» Prompt
Copy the data below line for line, leaving the pictures out.
*** Available records Section Begins ***
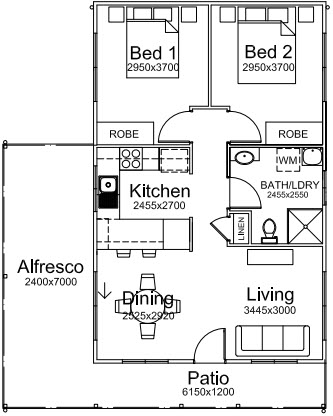 Ballarat-floor-plan - P J Cook Building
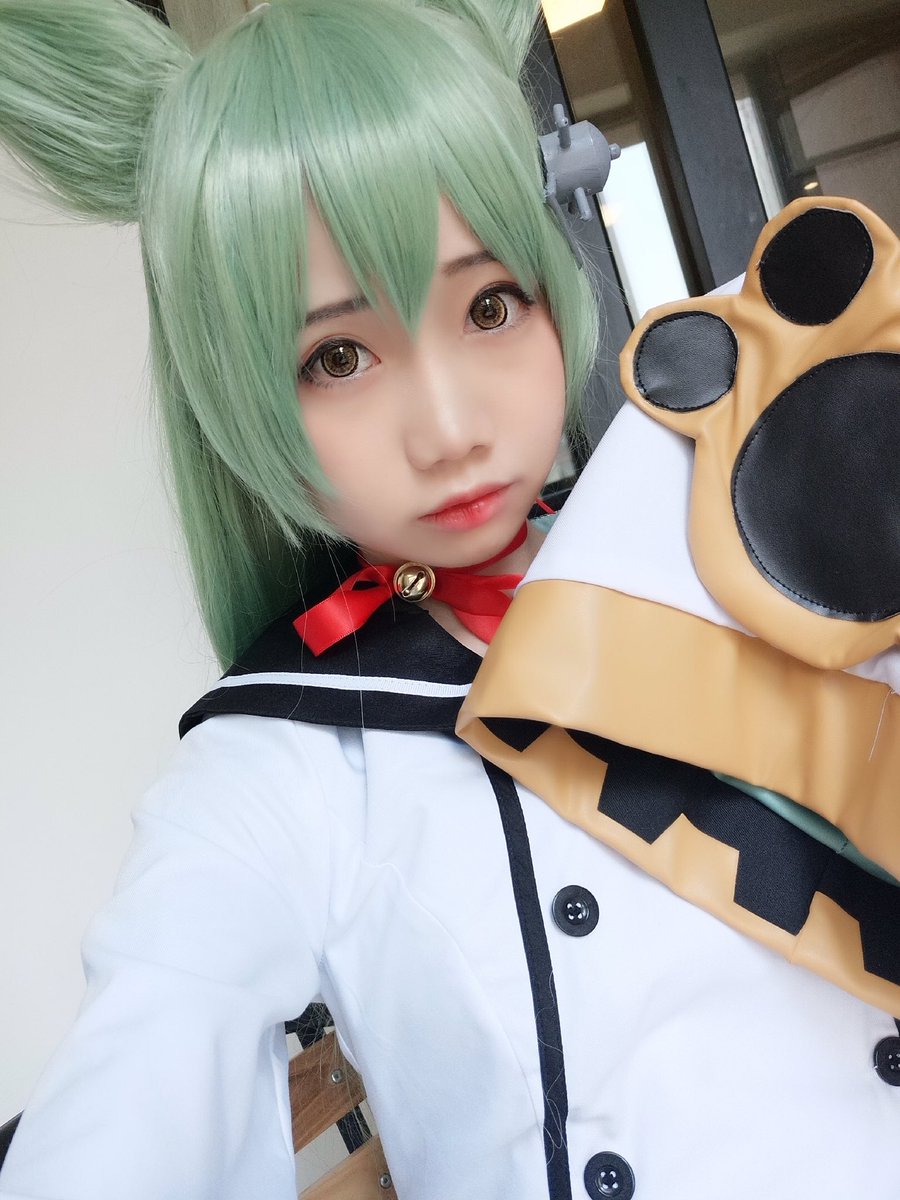 #cosplay
#Azur Lane
#碧蓝航线 
#アズールレーン
#あかし 
#Akashi

指挥官……要喝饮料吗……我刚从其他船上榨了点油出来 https://t.co/0dTOkv4oqL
*** Available records Section Ends ***
» Task output
 Ballarat-floor-plan - P J Cook Building
 #cosplay
#Azur Lane
#碧蓝航线 
#アズールレーン
#あかし 
#Akashi

指挥官……要喝饮料吗……我刚从其他船上榨了点油出来 https://t.co/0dTOkv4oqL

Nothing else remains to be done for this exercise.